そして、快適なeスポーツ体験のためには、パソコン本体だけでなく、周辺機器の選び方も重要になってきます。特にディスプレーは、ゲーム画面の動きに遅延なく追従するため、「リフレッシュレート(1秒間に画面を更新する回数)」や「応答速度(色の切り替わる速さ)」といったスペックを極限まで高める必要があります。一般的なディスプレーのリフレッシュレートは60ヘルツ前後ですが、アイ・オー・データ機器の24.5型ゲーミングディスプレー「LCDGC251UXB」のように、最大240ヘルツという超高速なリフレッシュレートに対応する製品も登場しており、実勢価格は4万2,500円前後となっています。
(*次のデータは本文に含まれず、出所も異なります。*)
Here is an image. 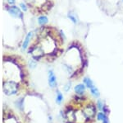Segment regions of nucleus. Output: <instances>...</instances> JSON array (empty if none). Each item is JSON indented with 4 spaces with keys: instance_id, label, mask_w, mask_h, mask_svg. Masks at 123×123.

キーボードやマウスもまた、プレーヤーの操作を即座にゲームに反映させる信号処理の速さや、激しい操作に耐えうる高い耐久性が求められます。ロジクールの「ロジクールG PROメカニカルゲーミングキーボード」は、プロのeスポーツ選手の使用に耐えうる速度と耐久性を謳っており、実勢価格は1万5,000円前後です。高性能な周辺機器は、一瞬の判断が勝敗を分けるeスポーツにおいて、勝利を掴むための重要な要素と言えるでしょう。
しかし、eスポーツを楽しむためだけに、必ずしも数十万円もする超高性能PCが必要なわけではありません。中には比較的負荷の軽いゲームも多く、そうしたニーズに応える10万円台前半の安価なゲーミングPCも続々と登場しています。たとえば、レノボのノート型パソコン「ideapad L340 Gaming」は、15.6型のディスプレーを搭載しながら、実勢価格12万4,000円前後からという手の届きやすい価格設定となっています。また、デザインも控えめなため、普段は仕事や学習に使い、週末にはゲームでリフレッシュするといった汎用性の高い使い方も可能です。このクラスの製品からeスポーツの世界へ気軽に一歩を踏み出すのも、非常に賢明な選択肢だと考えられます。